Time frame: Up to approximately 2 years from first dose
Progression Free Survival (PFS)
PFS was defined as the time from Cycle 1 Day 1 to first documentation of PFS event (earliest date of objective progression \[PD\], treatment discontinuation due to global deterioration of health status, subsequent induction or transplant after best response of PR or resistant disease, relapse after CR or CRi, or death due to any cause). Participants last known to be 1) alive and 2) without a PFS event, were censored at the date of the last disease assessment that verified lack of event.
Time frame: Up to approximately 2 years from first dose
Duration of Remission (DoR1) for Participants Who Achieved CR or CRi
DoR1 was defined for participants who responded as the time from the date of first documentation of Complete Hematologic Response (CR or CRi) to the date of the first documentation of relapse after CR or CRi, treatment discontinuation due to global deterioration of health status) or to death due to any cause. Participants last known to be 1) alive and 2) without a DoR1 event, were censored at the date of the last disease assessment that verified lack of event.
Time frame: Up to approximately 2 years from first dose
Duration of Response (DoR) for Participants Who Achieved CR/CRi or PR
DoR was defined for participants who respond as the time from the date of first documentation of Hematologic Response (CR, CRi, or PR) to the date of the first documentation of DoR event (earliest date of PD, treatment discontinuation due to global deterioration of health status, first induction therapy or transplant after PR, relapse after CR or CRi or death due to any cause). Participants last known to be 1) alive and 2) without a DoR event, were censored at the date of the last disease assessment that verified lack of event.

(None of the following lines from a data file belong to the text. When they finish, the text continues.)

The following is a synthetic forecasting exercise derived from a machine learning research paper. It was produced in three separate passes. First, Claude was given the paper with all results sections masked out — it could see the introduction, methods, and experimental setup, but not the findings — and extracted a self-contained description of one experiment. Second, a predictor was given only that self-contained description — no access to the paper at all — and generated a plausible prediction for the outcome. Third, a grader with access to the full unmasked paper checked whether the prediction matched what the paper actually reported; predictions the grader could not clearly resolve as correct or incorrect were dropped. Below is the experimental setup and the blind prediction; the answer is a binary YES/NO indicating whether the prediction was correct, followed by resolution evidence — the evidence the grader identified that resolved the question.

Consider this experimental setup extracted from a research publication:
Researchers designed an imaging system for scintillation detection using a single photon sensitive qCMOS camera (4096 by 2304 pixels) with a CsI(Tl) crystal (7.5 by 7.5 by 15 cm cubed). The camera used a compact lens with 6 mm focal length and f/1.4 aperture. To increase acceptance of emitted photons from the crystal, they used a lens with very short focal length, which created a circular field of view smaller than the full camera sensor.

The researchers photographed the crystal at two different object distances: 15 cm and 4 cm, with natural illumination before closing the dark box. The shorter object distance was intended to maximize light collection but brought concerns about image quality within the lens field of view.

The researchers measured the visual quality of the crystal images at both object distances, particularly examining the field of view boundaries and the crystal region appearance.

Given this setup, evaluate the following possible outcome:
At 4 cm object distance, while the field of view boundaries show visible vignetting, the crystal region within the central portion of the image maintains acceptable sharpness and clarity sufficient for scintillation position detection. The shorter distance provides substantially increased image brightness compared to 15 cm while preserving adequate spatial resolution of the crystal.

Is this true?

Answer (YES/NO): NO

Time frame: Up to approximately 2 years from first dose
Overall Survival (OS)
OS was defined as the time from Cycle 1 Day 1 to date of death due to any cause. If death was not documented, censoring occurred at the date at which the participant was last known to be alive.
Time frame: Up to approximately 2 years from first dose
Time to Remission for Participants Who Achieved CR or CRi
Time to remission was defined as the time from the date of first dose of study drug to the date of first documentation of hematologic remission (CR or CRi) in participants achieving remission during study therapy.
Time frame: Up to approximately 2 years from first dose
Time to Response for Participants Who Achieved CR/CRi or PR
Time to response was defined as the time from the date of first dose of study drug to the date of first documentation of hematologic response (CR, CRi, or PR).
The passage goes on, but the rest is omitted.